Having said that, I really enjoyed Money Illusion when I discovered it. I learned a great deal and was even inspired to meet with the Fed and had several conversations with them. I cannot list all the interesting things I learned reading your material—-which inspired me to do my own research.
However, my favorite topic was our occasional Bob Dylan comments —for example/—
“Rip down all hate,” I screamed. Lies that life is black and white
Spoke from my skull, I dreamed
Romantic facts of musketeers
Foundationed deep, somehow
[Refrain]
But I was so much older then I am younger than that now
.
4. September 2024 at 13:37
Thanks everyone.
Michael, I’m planning to do a post on Dylan over at Substack, but not right away.
4. September 2024 at 17:20
‘That’s right, they’ll be far better!’
I hope you are right – certainly if it improves the quality of the comments that will be a positive.
The main drawback from my perspective is that most substackers charge for some of their posts and it would be too expensive for me to follow all of my favorites. I’ll probably pay to subscribe to your substack – but I still feel its another (probably the last) nail in the coffin for the thriving and free econ blog-o-sphere of the last 15 years (admittedly pretty dormant apart from you and Econlog and a few others for a while now)
4. September 2024 at 21:13
Thanks for the ride Scott,
I learned so much. And, subscribed to the pursuit of happiness as a matter of course, both capitalized and lowercase, realized and unrealized 😉 .
See you there!
5. September 2024 at 06:31
Will probably read your sub stack anyway—- but will look particularly for the Dylan essay
5. September 2024 at 09:07
Market, Econlog will still be free.
Thanks mbka, I’ve enjoyed your thoughtful comments.
Michael, Probably in a few months.
6. September 2024 at 05:10
Scott,
I have recently been of mixed minds about some of the attention to housing as a political issue. It’s good to see it being addressed, but the solutions are somewhat confused. I felt helpless. Then last week the Washington Post emailed me and asked me to write an op-ed to tell Vice President Harris what I think she should do. All of a sudden, I had a voice that might just reach the ears of power.

*Questions on the material:*
1 - Write out the stretch of the comment thread from "The main drawback" through "unrealized 😉 .".
2 - Answer the following questions from the comment thread.
(a) On which platform is the post about Dylan planned?
(b) Which site is stated to remain free?
(c) Which newspaper asked the final commenter to write an op-ed, and to whom was it to be addressed?

*Information shown:*
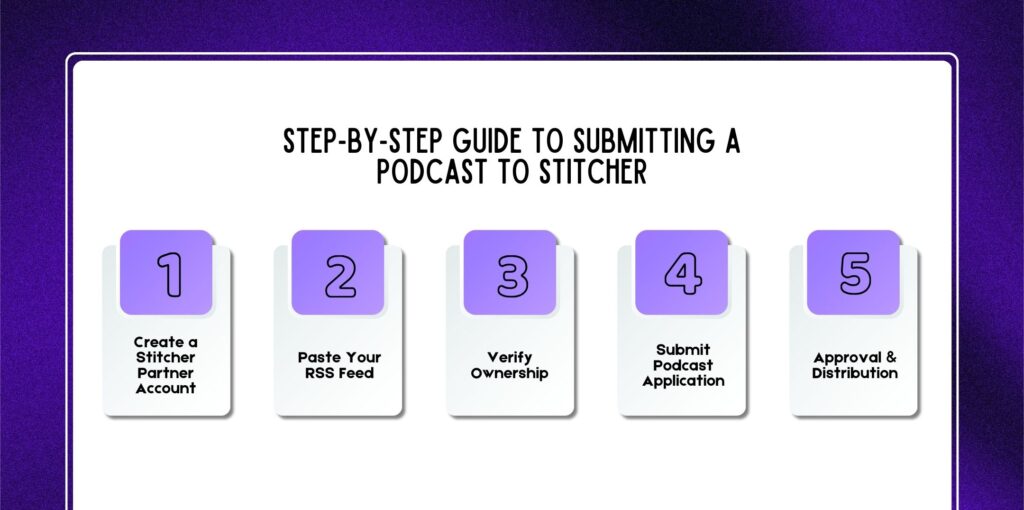 STEP-BY-STEP GUIDE TO SUBMITTING A PODCAST TO STITCHER

1
Create a Stitcher Partner Account

2
Paste Your RSS Feed

3
Verify Ownership

4
Submit Podcast Application

5
Approval & Distribution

*Exercise responses:*
1 -
The main drawback from my perspective is that most substackers charge for some of their posts and it would be too expensive for me to follow all of my favorites. I’ll probably pay to subscribe to your substack – but I still feel its another (probably the last) nail in the coffin for the thriving and free econ blog-o-sphere of the last 15 years (admittedly pretty dormant apart from you and Econlog and a few others for a while now)
4. September 2024 at 21:13
Thanks for the ride Scott,
I learned so much. And, subscribed to the pursuit of happiness as a matter of course, both capitalized and lowercase, realized and unrealized 😉 .

2 -
(a) Substack.
(b) Econlog.
(c) The Washington Post; it was to be addressed to Vice President Harris.